B cells in the germinal center undergo rapid Darwinian-like evolution to produce high-affinity antibodies. Experiments reveal that B cells' ability to extract antigens is vital for their survival, with higher affinity B cells ideally extracting more antigens and being more likely to be selected. Mechanical force exerted by B cells has been found to regulate antigen acquisition, thereby modulating affinity discrimination. However, what forcing characteristics govern functional outcomes is unknown. To uncover the governing principles, we devise two force schemes that differ in their ability to adapt to the system state, that is, whether the process of mechanical proofreading is inert or adaptive.

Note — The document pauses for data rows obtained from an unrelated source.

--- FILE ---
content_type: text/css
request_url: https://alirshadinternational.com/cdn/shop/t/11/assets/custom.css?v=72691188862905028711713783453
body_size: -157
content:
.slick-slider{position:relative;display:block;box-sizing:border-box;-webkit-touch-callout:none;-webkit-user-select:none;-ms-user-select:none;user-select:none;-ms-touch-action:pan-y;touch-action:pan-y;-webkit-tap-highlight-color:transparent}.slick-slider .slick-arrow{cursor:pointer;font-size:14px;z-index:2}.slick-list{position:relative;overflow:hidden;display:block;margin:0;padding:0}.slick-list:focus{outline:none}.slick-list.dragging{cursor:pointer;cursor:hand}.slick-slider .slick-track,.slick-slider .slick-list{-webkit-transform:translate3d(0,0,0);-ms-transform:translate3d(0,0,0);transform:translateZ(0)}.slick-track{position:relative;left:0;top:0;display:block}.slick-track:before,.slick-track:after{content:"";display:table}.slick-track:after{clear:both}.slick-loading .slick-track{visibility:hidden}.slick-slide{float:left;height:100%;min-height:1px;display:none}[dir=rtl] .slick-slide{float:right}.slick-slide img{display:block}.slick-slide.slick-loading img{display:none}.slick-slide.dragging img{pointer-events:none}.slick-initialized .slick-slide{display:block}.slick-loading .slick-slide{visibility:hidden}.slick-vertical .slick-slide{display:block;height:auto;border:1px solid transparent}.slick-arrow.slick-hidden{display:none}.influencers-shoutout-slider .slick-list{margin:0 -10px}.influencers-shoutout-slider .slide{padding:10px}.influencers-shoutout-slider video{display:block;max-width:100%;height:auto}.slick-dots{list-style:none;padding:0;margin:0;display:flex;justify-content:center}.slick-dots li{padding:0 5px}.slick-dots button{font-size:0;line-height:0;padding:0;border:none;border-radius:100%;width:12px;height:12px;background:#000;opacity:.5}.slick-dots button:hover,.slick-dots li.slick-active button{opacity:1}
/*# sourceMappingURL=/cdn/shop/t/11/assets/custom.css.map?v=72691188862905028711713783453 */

Combining analytics and computer simulations, we discover scaling relationships that help distinguish these schemes in experiment, identify affinity-dependent trade-offs between extraction speed and selection fidelity, and show that, when force can sense and adapt, a negative feedback mechanism originates. This feedback not only decouples B-cell quality from ligand quantity, but also makes extraction efficiency sensitive to spatial arrangement of multiple antigen types, thus having implications for multivalent vaccine design. Altogether, we propose adaptive mechanical proofreading as a paradigm for enhancing humoral immunity via mechanical feedback.